Operational hydrologic models on the whole are a very simplistic lot. They represent huge complexities of watershed processes in a few lines of code by averaging or lumping inputs such as precipitation and temperatures and defining a few relatively ‘homogeneous’ areas of supposed similar characteristics. Aside from the systematically biased streamflow, snowpack, temperature and precipitation input data problems these models calibrate from and the adage applies – garbage in garbage out… or biased data in – bias continues in output, many of these models have been simplified to the point where they may not have the ability to accurately quantify climate change outside the normal range of calibration.
This figure represents the workhorse of hydrologic models, the Sacramento Model. It is a basic ‘tank’ based model where ‘tanks’ of various sizes hold water from inputs such as snowmelt and precipitation then release it to streamflow. Your basic tanks are the upper zone and lower zone with the lower zone divided into 2 separate tanks. The water level in each tank determines the total outflow to the stream. In just a few lines of code – essentially adding up the flow of each tank gives us streamflow for a give time step. Precipitation or snowmelt derived from a simple mean average basin temperature provide input to the surface tank which provides input to the lower tanks. Energy input to the snowpack portion of the model is air temperature. In an operational context, air temperature is the most widely used variable because it is normally the only data available and it is highly relational to total energy input over the normal range of model calibration. Models have been developed that have deliberately chosen the most simple input output so as to be useful in a wide range of areas such as the Snowmelt Runoff Model from Martinec and Rango.
Snowmelt Runoff Model Structure (SRM)
Each day, the water produced from snowmelt and from rainfall is computed, superimposed on the calculated recession flow and transformed into daily discharge from the basin according to Equation (1):
Qn+1 = [cSn · an (Tn + ΔTn) Sn+ cRn Pn][(A*10000)/86400]⋅ (1-kn+1) + Qn kn+1 (1)
where: Q = average daily discharge [m3s-1]
c = runoff coefficient expressing the losses as a ratio (runoff/precipitation), with cS referring to snowmelt and cR to rain
a = degree-day factor [cm oC-1d-1] indicating the snowmelt depth resulting from 1 degree-day
T = number of degree-days [oC d]
ΔT = the adjustment by temperature lapse rate when extrapolating the temperature from the station to the average hypsometric elevation of the basin or zone [oC d]
S = ratio of the snow covered area to the total area
P = precipitation contributing to runoff [cm]. A preselected threshold temperature, TCRIT, determines whether this contribution is rainfall and immediate. If precipitation is determined by TCRIT to be new snow, it is kept on storage over the hitherto snow free area until melting conditions occur.

Data for this task
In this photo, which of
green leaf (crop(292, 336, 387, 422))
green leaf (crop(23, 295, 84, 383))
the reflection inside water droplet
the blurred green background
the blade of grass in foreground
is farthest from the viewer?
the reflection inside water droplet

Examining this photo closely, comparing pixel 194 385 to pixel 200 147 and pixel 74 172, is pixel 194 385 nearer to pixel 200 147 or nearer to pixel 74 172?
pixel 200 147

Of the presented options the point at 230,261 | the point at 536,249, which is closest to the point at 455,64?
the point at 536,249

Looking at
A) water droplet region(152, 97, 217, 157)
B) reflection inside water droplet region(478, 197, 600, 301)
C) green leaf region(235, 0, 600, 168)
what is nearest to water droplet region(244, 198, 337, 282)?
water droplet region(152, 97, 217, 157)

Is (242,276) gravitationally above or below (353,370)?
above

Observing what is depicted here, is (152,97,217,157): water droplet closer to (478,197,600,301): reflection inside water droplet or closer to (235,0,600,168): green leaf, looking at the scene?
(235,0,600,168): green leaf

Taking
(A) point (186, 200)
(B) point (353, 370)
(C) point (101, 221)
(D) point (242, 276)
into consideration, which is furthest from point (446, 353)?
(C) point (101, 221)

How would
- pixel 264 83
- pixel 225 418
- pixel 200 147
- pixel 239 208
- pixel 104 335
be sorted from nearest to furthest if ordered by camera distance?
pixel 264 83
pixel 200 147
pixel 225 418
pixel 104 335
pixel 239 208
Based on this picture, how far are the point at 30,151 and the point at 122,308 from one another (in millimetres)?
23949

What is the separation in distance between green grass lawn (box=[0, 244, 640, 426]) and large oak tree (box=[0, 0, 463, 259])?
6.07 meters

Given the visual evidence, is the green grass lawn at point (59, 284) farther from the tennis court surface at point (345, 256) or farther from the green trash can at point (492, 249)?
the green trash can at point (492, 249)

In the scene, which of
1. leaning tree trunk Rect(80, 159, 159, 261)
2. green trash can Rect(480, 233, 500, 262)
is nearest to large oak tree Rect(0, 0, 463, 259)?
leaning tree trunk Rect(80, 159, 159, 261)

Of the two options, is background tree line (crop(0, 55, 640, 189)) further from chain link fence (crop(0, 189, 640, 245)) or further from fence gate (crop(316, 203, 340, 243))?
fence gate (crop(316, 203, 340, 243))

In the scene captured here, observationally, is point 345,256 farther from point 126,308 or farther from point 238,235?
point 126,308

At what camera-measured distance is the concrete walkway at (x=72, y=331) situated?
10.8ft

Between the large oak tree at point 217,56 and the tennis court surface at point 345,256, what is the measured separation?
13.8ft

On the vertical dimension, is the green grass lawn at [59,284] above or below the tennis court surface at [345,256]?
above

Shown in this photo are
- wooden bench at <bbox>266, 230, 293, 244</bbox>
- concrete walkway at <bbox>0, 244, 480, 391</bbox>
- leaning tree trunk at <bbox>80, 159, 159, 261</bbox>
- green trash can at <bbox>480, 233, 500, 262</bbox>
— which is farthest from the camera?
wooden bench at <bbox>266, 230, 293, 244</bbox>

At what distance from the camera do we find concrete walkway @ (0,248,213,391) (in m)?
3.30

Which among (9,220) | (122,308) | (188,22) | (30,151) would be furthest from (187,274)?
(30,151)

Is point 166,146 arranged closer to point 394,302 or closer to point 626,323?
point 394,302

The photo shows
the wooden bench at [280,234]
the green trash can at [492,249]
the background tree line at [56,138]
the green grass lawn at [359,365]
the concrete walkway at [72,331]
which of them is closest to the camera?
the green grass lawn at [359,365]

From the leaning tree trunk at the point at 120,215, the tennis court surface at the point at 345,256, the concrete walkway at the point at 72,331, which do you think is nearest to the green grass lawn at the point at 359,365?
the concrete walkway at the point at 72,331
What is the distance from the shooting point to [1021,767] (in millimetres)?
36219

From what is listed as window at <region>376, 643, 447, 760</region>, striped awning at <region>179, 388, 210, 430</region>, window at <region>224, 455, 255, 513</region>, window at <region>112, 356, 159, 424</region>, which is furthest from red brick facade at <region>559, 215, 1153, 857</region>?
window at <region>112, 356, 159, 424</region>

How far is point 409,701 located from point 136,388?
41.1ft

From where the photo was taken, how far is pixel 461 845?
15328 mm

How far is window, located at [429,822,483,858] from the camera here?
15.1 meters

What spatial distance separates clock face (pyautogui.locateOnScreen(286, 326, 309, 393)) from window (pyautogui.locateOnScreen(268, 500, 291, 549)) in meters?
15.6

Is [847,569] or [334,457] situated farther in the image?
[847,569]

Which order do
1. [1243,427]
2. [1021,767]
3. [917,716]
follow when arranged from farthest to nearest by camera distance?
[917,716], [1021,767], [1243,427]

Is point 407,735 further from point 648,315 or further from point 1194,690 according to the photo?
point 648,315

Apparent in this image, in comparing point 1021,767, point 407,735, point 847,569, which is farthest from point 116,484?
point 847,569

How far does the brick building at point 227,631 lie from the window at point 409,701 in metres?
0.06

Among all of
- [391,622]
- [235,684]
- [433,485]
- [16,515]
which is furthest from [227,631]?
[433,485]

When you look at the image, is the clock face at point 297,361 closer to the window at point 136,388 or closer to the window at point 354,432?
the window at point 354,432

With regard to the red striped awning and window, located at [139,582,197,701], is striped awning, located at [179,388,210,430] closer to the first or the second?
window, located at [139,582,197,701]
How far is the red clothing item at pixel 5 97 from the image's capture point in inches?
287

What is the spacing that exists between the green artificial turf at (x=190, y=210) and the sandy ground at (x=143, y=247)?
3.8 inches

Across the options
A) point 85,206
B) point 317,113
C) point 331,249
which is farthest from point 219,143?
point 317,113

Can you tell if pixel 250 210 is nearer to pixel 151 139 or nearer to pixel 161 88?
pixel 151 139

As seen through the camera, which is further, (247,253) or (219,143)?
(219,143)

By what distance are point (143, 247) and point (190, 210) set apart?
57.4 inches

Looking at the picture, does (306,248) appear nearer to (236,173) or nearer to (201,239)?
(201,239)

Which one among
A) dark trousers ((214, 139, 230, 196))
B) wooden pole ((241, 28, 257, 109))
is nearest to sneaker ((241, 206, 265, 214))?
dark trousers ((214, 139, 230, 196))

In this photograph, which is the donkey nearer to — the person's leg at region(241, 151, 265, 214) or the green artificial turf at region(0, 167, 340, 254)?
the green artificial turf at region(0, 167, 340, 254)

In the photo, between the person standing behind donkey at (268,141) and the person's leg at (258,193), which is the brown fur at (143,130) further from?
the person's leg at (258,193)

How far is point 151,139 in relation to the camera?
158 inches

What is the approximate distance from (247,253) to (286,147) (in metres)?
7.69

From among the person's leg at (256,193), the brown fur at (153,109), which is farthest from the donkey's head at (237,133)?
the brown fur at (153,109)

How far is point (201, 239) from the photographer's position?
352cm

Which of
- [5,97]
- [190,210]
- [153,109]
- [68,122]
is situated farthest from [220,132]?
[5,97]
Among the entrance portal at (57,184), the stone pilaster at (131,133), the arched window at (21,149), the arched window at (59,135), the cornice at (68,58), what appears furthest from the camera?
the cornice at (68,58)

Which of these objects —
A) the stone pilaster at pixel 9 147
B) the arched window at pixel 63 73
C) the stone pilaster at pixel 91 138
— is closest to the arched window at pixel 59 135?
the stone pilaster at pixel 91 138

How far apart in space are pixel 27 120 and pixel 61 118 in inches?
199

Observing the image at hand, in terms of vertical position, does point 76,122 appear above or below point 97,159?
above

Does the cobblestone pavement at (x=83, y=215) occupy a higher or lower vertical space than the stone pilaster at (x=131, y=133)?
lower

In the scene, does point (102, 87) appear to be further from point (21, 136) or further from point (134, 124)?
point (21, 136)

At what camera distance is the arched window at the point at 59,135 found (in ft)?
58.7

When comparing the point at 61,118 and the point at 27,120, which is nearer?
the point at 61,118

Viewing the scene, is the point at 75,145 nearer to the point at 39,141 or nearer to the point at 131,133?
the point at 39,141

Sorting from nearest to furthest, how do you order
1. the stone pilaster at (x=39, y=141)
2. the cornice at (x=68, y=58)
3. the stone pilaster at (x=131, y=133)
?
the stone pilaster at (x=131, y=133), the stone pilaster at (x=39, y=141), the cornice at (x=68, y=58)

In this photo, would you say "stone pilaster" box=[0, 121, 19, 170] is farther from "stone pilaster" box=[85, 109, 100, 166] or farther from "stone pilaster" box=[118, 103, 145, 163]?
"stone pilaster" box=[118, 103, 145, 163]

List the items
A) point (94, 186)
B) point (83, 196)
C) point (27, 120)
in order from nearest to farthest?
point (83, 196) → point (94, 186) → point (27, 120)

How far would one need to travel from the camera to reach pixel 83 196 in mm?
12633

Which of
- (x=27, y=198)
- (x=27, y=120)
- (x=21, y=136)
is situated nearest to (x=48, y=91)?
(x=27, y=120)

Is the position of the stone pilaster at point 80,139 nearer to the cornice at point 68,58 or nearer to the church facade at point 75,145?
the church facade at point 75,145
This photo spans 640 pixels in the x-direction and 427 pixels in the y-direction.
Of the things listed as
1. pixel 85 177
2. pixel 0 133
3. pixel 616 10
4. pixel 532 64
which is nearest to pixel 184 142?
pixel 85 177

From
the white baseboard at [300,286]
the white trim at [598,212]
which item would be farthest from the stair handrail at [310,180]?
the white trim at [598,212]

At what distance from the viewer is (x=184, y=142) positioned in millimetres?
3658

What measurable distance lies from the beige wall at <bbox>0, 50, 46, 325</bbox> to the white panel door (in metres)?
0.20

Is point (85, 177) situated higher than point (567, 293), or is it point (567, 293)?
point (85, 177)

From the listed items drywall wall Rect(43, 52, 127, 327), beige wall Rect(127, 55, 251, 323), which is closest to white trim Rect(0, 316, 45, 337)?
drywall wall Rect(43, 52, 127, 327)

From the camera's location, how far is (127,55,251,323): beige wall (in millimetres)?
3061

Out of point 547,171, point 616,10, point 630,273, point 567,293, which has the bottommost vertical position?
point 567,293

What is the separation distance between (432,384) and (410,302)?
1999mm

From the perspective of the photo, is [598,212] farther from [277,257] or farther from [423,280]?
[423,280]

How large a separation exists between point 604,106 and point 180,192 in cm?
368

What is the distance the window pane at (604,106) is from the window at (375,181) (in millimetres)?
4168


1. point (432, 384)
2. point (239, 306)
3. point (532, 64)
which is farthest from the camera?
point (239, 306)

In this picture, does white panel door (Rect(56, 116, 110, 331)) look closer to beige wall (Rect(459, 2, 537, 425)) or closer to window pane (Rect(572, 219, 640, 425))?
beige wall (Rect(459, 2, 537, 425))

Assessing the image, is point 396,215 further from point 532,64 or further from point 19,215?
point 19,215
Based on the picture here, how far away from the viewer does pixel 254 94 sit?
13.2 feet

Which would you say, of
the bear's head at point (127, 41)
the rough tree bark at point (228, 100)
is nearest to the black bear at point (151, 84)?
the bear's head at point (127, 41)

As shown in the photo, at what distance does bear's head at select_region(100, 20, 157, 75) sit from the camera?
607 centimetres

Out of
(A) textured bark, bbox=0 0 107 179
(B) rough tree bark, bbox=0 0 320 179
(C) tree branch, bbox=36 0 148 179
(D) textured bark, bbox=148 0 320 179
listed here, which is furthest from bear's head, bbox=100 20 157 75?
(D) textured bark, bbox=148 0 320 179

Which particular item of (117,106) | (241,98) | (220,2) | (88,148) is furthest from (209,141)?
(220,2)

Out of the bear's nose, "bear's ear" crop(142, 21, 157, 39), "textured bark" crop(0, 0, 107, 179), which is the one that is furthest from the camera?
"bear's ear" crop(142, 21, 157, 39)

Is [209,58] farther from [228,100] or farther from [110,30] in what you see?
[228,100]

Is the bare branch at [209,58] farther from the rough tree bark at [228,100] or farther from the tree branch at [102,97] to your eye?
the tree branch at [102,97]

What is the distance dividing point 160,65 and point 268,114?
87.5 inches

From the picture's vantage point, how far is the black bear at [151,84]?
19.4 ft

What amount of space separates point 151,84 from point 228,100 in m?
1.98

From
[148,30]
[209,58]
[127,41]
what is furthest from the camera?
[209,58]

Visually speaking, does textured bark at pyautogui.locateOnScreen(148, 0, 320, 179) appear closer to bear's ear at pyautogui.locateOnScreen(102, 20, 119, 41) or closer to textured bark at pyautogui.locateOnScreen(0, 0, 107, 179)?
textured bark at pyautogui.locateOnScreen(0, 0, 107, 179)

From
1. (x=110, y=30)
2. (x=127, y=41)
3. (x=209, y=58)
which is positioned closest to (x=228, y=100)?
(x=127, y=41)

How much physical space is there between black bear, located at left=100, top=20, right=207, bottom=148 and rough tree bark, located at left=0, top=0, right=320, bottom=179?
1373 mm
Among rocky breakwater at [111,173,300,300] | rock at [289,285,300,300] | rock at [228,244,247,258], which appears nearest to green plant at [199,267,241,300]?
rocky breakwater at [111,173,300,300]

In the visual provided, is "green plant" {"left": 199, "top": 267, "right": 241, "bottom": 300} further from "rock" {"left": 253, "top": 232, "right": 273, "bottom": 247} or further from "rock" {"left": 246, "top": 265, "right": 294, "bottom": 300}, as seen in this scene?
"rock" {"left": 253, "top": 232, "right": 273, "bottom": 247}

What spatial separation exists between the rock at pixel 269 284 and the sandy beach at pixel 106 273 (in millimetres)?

Requirements
**A.** According to the hydrologic models excerpt, what is the energy input to the snowpack portion of the Sacramento Model?
**B.** In the listing, retype the lines from the one with "Which of these objects —" up to and including the one with "point (83, 196) →", without changing anything.
The hydrologic models excerpt and the listing are unrelated.

Results of the exercise
**A.** Air temperature.

**B.**
Which of these objects —
A) the stone pilaster at pixel 9 147
B) the arched window at pixel 63 73
C) the stone pilaster at pixel 91 138
— is closest to the arched window at pixel 59 135?
the stone pilaster at pixel 91 138

How far apart in space are pixel 27 120 and pixel 61 118 in inches?
199

Observing the image at hand, in terms of vertical position, does point 76,122 appear above or below point 97,159?
above

Does the cobblestone pavement at (x=83, y=215) occupy a higher or lower vertical space than the stone pilaster at (x=131, y=133)?
lower

In the scene, does point (102, 87) appear to be further from point (21, 136) or further from point (134, 124)?
point (21, 136)

At what camera distance is the arched window at the point at 59,135 found (in ft)?
58.7

When comparing the point at 61,118 and the point at 27,120, which is nearer?
the point at 61,118

Viewing the scene, is the point at 75,145 nearer to the point at 39,141 or nearer to the point at 131,133?
the point at 39,141

Sorting from nearest to furthest, how do you order
1. the stone pilaster at (x=39, y=141)
2. the cornice at (x=68, y=58)
3. the stone pilaster at (x=131, y=133)
?
the stone pilaster at (x=131, y=133), the stone pilaster at (x=39, y=141), the cornice at (x=68, y=58)

In this photo, would you say "stone pilaster" box=[0, 121, 19, 170] is farther from "stone pilaster" box=[85, 109, 100, 166] or farther from "stone pilaster" box=[118, 103, 145, 163]?
"stone pilaster" box=[118, 103, 145, 163]

List the items
A) point (94, 186)
B) point (83, 196)
C) point (27, 120)
in order from nearest to farthest?
point (83, 196) → point (94, 186) → point (27, 120)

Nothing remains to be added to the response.